Joan Armatrading Artistfacts

  • December 9, 1950
  • The British singer-songwriter Joan Armatrading was born on the Caribbean Island of Saint Kitts and was raised by her grandmother on Antigua until she joined the rest of her family in Birmingham, England, at age 7.
  • Armatrading dropped out of school at 15 in favor of going to work to help support her family. Her first job at a tool manufacturing company didn't last long - she was fired for playing the guitar on her breaks.
  • The singer has successfully tried her hand at many different genres, including pop, rock, and folk rock, making her a fixture on the UK charts since her debut in the 1970s. But it was her foray into the blues that garnered her attention stateside when her 2007 album Into the Blues debuted at #1 on the US Blues chart.
  • Not only was Armatrading the first female UK artist to top the Blues Album chart, but she was also the first female UK artist to earn a Grammy nomination in a blues category (Best Contemporary Blues Album).
  • Armatrading on songwriting (The Art of Noise: Conversations with Great Songwriters by Daniel Rachel): "The song will dictate. You need to follow the song: don't be the one pulling in this direction, let it pull you."
  • She made debut performance as a teen when she sang Simon & Garfunkel's "The Sound of Silence" at a concert at Birmingham University.
  • Armatrading is an introvert, and likes to keep her private life under wraps. This makes interviews a challenge for both her and the journalist. Attempts to discern her life through her songs are usually rebuffed.
  • She is a vegetarian who doesn't drink alcohol, use profanity, or smoke. She even gave up coffee and tea when she was a teenager.
  • In her Songfacts interview, Armatrading said that America is her favorite place to perform, since the audiences give instant feedback. "You can go to some countries, and they're applauding and they're liking it, but then at the very end they'll get up and do a standing ovation and they'll woop and wail," she said. "But it's at the very end, so you kind of spend the rest of the concerts wondering, Are they having a good time? Are they enjoying it?

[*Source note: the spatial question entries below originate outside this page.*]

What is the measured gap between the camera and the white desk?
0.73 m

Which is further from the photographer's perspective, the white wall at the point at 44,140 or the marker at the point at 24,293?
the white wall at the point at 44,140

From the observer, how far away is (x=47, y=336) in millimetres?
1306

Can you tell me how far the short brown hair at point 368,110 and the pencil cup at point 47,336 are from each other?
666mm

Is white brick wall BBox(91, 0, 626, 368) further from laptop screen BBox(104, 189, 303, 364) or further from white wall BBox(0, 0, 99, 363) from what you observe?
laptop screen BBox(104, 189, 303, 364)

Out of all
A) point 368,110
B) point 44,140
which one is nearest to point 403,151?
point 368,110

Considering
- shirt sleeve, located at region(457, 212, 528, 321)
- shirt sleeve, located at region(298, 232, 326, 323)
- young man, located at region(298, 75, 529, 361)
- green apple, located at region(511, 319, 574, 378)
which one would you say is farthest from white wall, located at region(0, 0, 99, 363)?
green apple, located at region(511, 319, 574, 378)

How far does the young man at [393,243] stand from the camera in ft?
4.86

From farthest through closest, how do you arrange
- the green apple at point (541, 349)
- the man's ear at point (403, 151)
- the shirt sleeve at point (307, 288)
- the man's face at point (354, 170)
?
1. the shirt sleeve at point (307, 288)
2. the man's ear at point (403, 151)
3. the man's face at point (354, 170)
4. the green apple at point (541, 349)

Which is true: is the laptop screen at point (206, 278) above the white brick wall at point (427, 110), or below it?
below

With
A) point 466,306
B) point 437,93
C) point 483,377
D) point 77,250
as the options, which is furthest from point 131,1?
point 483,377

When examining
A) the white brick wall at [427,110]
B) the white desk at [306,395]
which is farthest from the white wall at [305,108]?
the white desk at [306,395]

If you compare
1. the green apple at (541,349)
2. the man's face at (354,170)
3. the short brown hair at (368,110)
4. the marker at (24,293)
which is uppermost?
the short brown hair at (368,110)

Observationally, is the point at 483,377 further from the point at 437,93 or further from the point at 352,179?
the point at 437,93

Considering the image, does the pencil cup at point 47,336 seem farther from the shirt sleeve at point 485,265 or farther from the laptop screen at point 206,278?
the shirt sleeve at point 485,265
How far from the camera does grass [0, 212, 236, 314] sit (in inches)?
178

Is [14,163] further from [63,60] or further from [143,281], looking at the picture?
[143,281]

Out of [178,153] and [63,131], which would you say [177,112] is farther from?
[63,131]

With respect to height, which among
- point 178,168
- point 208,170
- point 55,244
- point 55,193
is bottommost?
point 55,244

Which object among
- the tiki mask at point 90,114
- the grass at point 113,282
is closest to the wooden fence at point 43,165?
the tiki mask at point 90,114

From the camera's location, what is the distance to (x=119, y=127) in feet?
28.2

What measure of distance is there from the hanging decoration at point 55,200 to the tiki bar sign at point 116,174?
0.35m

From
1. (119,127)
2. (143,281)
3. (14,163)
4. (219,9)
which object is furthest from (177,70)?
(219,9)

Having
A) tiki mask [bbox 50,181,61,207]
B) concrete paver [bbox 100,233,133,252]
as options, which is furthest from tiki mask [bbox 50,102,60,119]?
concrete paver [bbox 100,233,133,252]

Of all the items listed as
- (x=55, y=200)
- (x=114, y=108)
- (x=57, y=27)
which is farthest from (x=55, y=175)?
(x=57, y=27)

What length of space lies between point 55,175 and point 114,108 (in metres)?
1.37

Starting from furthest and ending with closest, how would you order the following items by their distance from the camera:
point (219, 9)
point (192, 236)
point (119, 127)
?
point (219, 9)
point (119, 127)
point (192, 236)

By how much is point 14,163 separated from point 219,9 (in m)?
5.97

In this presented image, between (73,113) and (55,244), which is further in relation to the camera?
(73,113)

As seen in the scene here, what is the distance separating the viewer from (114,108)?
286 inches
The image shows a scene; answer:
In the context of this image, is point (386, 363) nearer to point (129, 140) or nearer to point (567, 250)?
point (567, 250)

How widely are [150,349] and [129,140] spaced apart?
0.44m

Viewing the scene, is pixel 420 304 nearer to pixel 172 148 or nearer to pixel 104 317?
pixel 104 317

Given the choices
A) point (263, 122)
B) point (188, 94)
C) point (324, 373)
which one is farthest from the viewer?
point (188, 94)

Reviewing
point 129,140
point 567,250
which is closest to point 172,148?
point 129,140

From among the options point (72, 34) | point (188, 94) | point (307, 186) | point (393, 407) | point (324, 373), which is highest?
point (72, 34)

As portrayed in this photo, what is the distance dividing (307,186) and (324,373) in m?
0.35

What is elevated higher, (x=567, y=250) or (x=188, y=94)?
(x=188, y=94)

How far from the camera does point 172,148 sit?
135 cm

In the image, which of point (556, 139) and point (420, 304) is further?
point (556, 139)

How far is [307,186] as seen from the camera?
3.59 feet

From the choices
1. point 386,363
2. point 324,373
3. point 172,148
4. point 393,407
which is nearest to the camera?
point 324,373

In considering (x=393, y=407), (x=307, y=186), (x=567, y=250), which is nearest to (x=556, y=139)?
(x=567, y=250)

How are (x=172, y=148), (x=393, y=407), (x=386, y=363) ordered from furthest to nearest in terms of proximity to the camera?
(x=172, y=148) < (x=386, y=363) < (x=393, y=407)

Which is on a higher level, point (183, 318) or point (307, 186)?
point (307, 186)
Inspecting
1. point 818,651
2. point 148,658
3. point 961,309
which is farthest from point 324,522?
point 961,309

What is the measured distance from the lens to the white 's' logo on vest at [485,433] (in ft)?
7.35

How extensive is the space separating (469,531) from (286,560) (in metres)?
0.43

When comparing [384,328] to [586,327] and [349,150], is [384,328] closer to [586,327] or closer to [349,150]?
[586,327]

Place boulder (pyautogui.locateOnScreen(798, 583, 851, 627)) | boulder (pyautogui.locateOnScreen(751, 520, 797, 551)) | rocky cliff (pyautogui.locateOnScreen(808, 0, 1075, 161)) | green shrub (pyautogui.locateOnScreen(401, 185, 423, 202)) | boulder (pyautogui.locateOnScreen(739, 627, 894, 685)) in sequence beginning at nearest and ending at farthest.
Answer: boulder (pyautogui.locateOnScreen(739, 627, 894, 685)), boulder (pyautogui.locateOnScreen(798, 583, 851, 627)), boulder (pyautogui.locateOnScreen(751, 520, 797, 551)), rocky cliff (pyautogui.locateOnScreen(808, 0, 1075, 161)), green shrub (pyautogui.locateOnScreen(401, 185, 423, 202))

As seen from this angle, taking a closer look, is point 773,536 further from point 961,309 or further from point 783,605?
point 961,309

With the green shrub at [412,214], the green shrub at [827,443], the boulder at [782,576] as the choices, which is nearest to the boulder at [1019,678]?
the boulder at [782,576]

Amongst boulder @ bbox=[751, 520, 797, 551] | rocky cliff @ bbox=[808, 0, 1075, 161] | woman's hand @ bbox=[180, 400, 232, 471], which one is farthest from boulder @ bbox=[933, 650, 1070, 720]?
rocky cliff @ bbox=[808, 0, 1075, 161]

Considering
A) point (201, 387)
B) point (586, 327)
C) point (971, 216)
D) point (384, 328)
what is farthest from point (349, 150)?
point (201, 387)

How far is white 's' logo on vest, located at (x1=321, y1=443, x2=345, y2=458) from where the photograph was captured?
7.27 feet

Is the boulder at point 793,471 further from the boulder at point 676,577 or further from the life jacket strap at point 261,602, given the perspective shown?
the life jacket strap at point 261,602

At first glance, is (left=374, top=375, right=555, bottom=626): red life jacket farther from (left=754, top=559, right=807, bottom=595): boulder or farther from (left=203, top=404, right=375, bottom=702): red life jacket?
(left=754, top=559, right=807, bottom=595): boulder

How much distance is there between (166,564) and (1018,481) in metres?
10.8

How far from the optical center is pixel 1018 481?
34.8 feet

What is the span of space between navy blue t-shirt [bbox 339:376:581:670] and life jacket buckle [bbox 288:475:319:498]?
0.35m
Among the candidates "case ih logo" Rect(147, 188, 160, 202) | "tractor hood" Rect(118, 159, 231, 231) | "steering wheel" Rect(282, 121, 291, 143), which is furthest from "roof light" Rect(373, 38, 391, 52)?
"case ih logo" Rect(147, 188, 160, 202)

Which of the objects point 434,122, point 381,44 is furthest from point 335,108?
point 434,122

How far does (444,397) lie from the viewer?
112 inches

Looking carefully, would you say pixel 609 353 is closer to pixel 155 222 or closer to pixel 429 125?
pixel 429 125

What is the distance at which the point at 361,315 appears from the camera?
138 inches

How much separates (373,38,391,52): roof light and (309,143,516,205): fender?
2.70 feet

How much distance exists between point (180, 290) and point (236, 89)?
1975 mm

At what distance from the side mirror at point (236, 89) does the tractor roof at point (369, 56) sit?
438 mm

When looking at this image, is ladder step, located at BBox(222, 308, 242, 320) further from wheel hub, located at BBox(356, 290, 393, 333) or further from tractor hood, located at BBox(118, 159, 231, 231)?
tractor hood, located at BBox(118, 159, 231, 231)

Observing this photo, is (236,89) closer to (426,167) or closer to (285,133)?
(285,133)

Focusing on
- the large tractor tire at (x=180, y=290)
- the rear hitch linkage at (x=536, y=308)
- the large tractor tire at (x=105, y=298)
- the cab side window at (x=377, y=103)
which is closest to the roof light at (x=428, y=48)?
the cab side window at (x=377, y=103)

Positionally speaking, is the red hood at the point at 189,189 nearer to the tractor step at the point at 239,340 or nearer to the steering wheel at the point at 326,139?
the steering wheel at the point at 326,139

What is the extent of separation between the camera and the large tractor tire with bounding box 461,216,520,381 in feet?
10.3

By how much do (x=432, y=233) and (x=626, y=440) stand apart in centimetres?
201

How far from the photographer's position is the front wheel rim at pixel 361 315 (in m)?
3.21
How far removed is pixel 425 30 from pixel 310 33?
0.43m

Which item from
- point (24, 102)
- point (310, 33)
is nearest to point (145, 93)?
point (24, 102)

Is this working well?"
  • In school, she was very shy, which earned her the nickname "Joan Armorplating."
  • She finishes every song she starts writing. Many are terrible and get binned, but they always get finished.
  • She's one of the few British songwriters of the era who wasn't influenced by The Beatles. After she started writing songs, she came to appreciate Van Morrison.
  • Her deal with interpersonal relationships, never politics. "It's all about communication," she told Songfacts in 2018. "I don't think that's changed over the years at all and I don't think it ever will because that's why we're here. We're here to communicate with each other."
  • Music didn't so much enter Armatrading's life as quietly sneak in and make itself at home. "When I was growing up, what I was really into was comedy - all those radio shows like The Clitheroe Kid and Round the Horne - and I used to write funny little stories and bits," she told Uncut magazine. "I'm sure the music was always in there somewhere, just waiting for its moment. Then my mother bought a piano, and the songs just started coming."

    "The great thing about a piano is that you don't really have to do anything," Armatrading continued. "You just put your fingers on it, and something nice comes out. It wasn't a big deal - it just felt natural. The inspiration came more from the piano itself than from listening to other people's music. Then my mother bought me a guitar."